- [Problem]
Each entry below should be given again exactly; the pictures stay out.

● ● ● ● ● ● ●

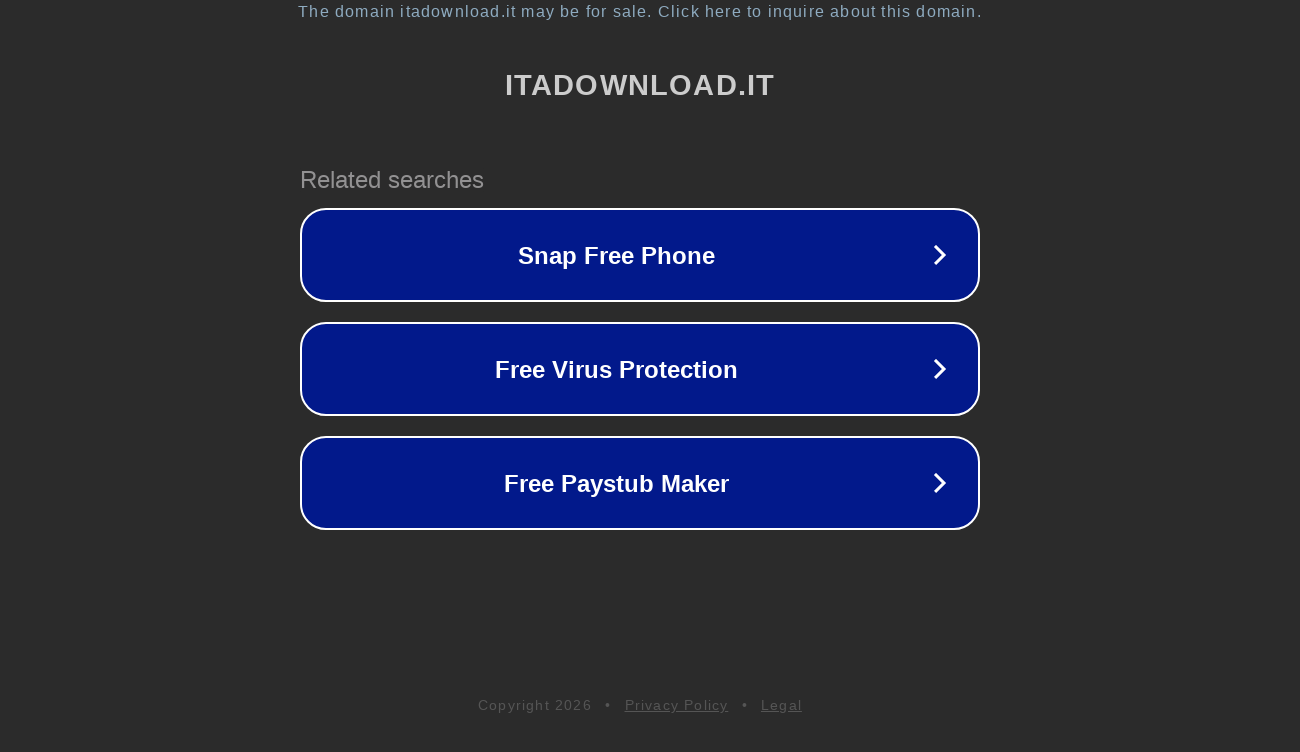

--- FILE ---
content_type: text/html; charset=utf-8
request_url: http://www.itadownload.it/internet-download/viewdownload/194/2264.html
body_size: 1114
content:
<!doctype html>
<html data-adblockkey="MFwwDQYJKoZIhvcNAQEBBQADSwAwSAJBANDrp2lz7AOmADaN8tA50LsWcjLFyQFcb/P2Txc58oYOeILb3vBw7J6f4pamkAQVSQuqYsKx3YzdUHCvbVZvFUsCAwEAAQ==_Mp5d36VdPNofM+rYw2XrhtwDoOPM7uvgXNM5nK182cDxJphb8DaXn2WOsZX+BqaDAaxt0CGLdg35FhyGk2j4qw==" lang="en" style="background: #2B2B2B;">
<head>
    <meta charset="utf-8">
    <meta name="viewport" content="width=device-width, initial-scale=1">
    <link rel="icon" href="[data-uri]">
    <link rel="preconnect" href="https://www.google.com" crossorigin>
</head>
<body>
<div id="target" style="opacity: 0"></div>
<script>window.park = "[base64]";</script>
<script src="/bIPIgZKCw.js"></script>
</body>
</html>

● ● ● ● ● ● ●

- [Solution below]
--- FILE ---
content_type: text/html; charset=utf-8
request_url: http://www.itadownload.it/internet-download/viewdownload/194/2264.html
body_size: 1114
content:
<!doctype html>
<html data-adblockkey="MFwwDQYJKoZIhvcNAQEBBQADSwAwSAJBANDrp2lz7AOmADaN8tA50LsWcjLFyQFcb/P2Txc58oYOeILb3vBw7J6f4pamkAQVSQuqYsKx3YzdUHCvbVZvFUsCAwEAAQ==_Mp5d36VdPNofM+rYw2XrhtwDoOPM7uvgXNM5nK182cDxJphb8DaXn2WOsZX+BqaDAaxt0CGLdg35FhyGk2j4qw==" lang="en" style="background: #2B2B2B;">
<head>
    <meta charset="utf-8">
    <meta name="viewport" content="width=device-width, initial-scale=1">
    <link rel="icon" href="[data-uri]">
    <link rel="preconnect" href="https://www.google.com" crossorigin>
</head>
<body>
<div id="target" style="opacity: 0"></div>
<script>window.park = "[base64]";</script>
<script src="/bIPIgZKCw.js"></script>
</body>
</html>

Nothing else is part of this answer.